Jakarta, CNBC Indonesia – Belakangan puluhan produsen minyak goreng (migor) dipaksa menekan harga oleh pemerintah di tengah lonjakan harga migor. Salah satu merek ternama di pasar Migor di Indonesia adalah Bimoli yang tersohor.
Jejak Bimoli di pasar migor Indonesia tak terpisahkan dari sosok Oei Ek Tjong alias Eka Tjipta Widjaja.
Oei Ek Tjong berusia sembilan tahun ketika dibawa dari Quangzhou oleh ayahnya ke Makassar. Sejak belasan tahun Oei Ek Tjong dia sudah mulai belajar berbisnis. Mula-mula di toko kelontong ayahnya dan juga berdagang dari pintu ke pintu.
Pada masa mudanya, Oei Ek Tjong pernah jadi pemborong kuburan; berternak dan tentu saja berdagang barang kebutuhan sehari-hari. Di masa muda pula dia mengalami jatuh bangun, ketika tentara Jepang menduduki Indonesia. Golongan Tionghoa adalah golongan yang dipinggirkan militer Jepang ketika PD II.
Di zaman Jepang, seperti disebut dalam Ensiklopedia Indonesia P-Z (1992:469), dia ternak babi lalu setelah Jepang kalah pada 1945 dia menjual babi-babinya. Kemudian dia mendirikan pabrik mendirikan sebuah pabrik roti, sirup, limun dan biskuit.
Oei Ek Tjong berada di Makassar ketika Sulawesi Selatan bergolak. Dalam buku Sudwikatmono sebuah perjalanan di antara sahabat (2009:211) disebut Oei Ek Tjong
“menjadi pemasok kebutuhan logistik TNI seperti teh, kopi, gula, sirup, dendeng dan rokok yang saat itu sedang menumpas pemberontakan Andi Azis dan Kahar Muzakar.”

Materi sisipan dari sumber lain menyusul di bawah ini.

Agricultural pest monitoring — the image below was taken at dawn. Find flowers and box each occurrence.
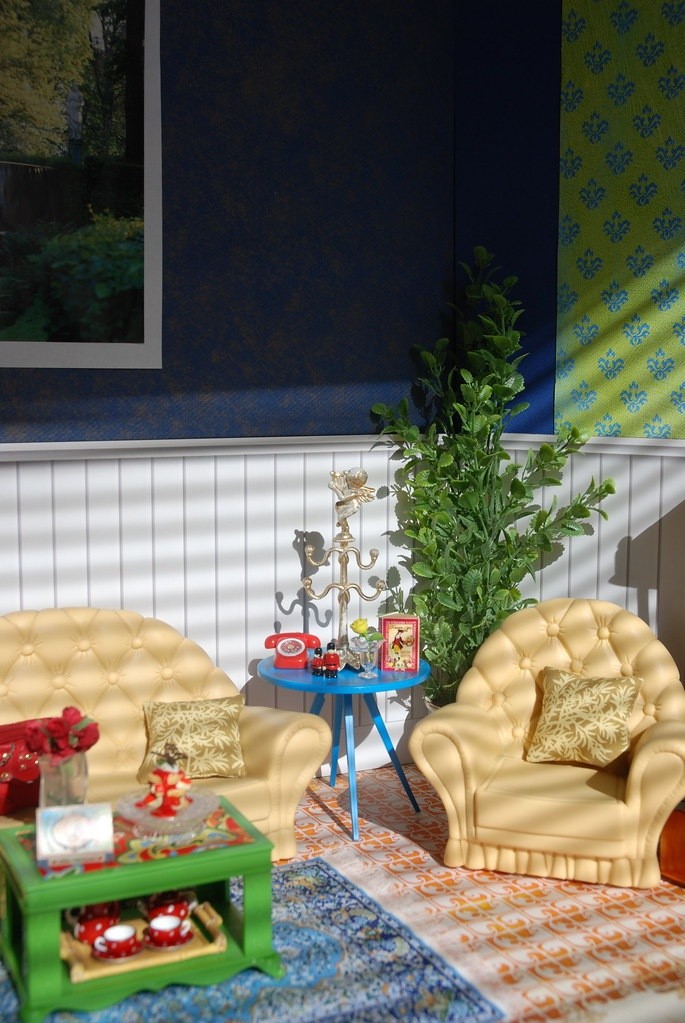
[22,707,101,769]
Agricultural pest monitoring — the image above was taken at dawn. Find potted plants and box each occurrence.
[370,242,617,714]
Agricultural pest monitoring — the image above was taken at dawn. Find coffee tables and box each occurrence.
[0,793,288,1023]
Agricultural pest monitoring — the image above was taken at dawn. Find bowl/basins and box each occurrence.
[117,783,220,847]
[94,925,137,955]
[149,916,191,942]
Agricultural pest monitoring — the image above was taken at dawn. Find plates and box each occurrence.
[92,941,144,962]
[143,930,194,951]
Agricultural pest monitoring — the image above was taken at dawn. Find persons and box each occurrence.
[322,642,340,678]
[310,648,324,676]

“Tahun 1950 ia mulai berdagang kopra sampai Pulau Selayar. Tahun 1957 dia pindah ke Surabaya,” tulis Sam Setyautama dalam Tokoh-Tokoh Etnis Tionghoa di Indonesia (2008:261). Dia terus jadi pengusaha meski kebijakan politik nasional tidak berpihak padanya. Dari Surabaya dia kemudian ke Jakarta.
Awal 1960an dia mendirikan CV Sinar Mas, yang bergerak di bidang ekspor-impor. Dia mengirim komoditas dan mengimpor tekstil dari luar. Oei Ek Tjong lalu punya nama lain Eka Tjipta Widjaja.
Tahun 1968 menjadi tahun penting dalam sejarah hidupnya. Dimana di membangun pengilangan minyak kelapa bernama CV Bitung Manado Oil. Bitung dan Manado adalah nama kota penting di Sulawesi Utara yang penghasil kopra. Produk yang dijualnya kemudian dikenal sebagai Bimoli. Nama seolah menjadi singkatan dari nama perusahaan Bitung Manado Oil Limited.
Setelah bertahun-tahun masuk pasar, merek Bimoli cemerlang di pasaran migor. Bustanil Arifin dalam Analisis ekonomi pertanian Indonesia (2004:193) menyebut Migor merek Bimoli (pernah) menguasai 75 persen pasar minyak goreng dalam negeri.
Migor Bimoli kemudian tak hanya sukses di pasaran, namun juga diingat orang. Eka Tjipta lalu sempat digelari Raja Minyak Goreng Indonesia dan dia mulai menjadi pengusaha berpengaruh. Sekitar tahun 1970an, Liem Sioe Liong kemudian mendekatinya. Hasil patungan mereka lahirnya PT Sinar Mas Inti Perkasa.
Dalam PT Sinar Mas Inti Perkasa, seperti disebut Richard Borsuk dan Nancy Chng dalam Liem Sioe Liong dan Salim Group (2016:307) Eka hanya memiliki saham 45 persen. Liem juga 45 persen dan sisanya, 10 persen dimiliki Sigit bin Soeharto.
Setelah 1991, Eka dan Liem pecah kongsi di bisnis migor. Sinar Mas milik Eka keluar dari perkongsian itu tanpa Bimoli, namun terus berbisnis minyak goreng juga. Sinar Mas membawa merek minyak goreng Kunci Mas dan Filma.
Setelah sukses dengan migor Bimoli, bisnis Eka kemudian melebar di luar minyak goreng. Eka Tjipta dikenal sebagai pemilik pabrik kertas Tjiwi Kimia, pabrik margarin PT Smart dan Bank Internasional Indonesia (BII). Selain di bidang makanan, kertas dan keuangan, Eka Tjipta terjun pula ke industri perkebunan, perhotelan dan real estate. Semuanya berada di bawah kendali grup Sinar Mas.